[REQUIRED ACTION]
Go through each line of the records below and count those with the word "scrofa". Give only the count.

*** DATASET RECORDS Section Begins ***

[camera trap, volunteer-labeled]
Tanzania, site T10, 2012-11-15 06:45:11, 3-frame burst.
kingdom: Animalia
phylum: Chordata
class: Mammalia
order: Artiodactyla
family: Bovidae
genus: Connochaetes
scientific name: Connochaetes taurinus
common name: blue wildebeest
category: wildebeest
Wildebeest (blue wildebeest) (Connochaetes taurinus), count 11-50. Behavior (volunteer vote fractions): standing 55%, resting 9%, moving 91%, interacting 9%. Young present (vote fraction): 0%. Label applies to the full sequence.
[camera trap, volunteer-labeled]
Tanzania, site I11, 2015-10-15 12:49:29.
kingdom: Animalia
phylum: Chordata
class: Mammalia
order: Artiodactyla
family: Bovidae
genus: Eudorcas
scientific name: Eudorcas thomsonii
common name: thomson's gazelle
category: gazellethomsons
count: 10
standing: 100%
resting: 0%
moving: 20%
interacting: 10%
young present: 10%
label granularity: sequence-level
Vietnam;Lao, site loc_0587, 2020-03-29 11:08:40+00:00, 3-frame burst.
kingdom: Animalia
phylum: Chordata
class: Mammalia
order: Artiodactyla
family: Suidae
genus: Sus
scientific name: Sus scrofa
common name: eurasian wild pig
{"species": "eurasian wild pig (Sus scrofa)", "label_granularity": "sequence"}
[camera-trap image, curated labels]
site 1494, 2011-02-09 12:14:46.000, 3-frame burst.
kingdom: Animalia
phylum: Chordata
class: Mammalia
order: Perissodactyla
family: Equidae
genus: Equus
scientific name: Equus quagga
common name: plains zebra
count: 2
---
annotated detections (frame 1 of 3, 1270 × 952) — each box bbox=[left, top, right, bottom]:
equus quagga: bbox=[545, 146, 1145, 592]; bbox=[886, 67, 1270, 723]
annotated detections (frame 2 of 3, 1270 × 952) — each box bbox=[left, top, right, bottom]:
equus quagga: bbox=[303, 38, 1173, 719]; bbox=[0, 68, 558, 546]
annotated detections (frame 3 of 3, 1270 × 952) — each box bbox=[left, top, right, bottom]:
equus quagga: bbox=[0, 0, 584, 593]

*** DATASET RECORDS Section Ends ***

[TASK ANSWER]
2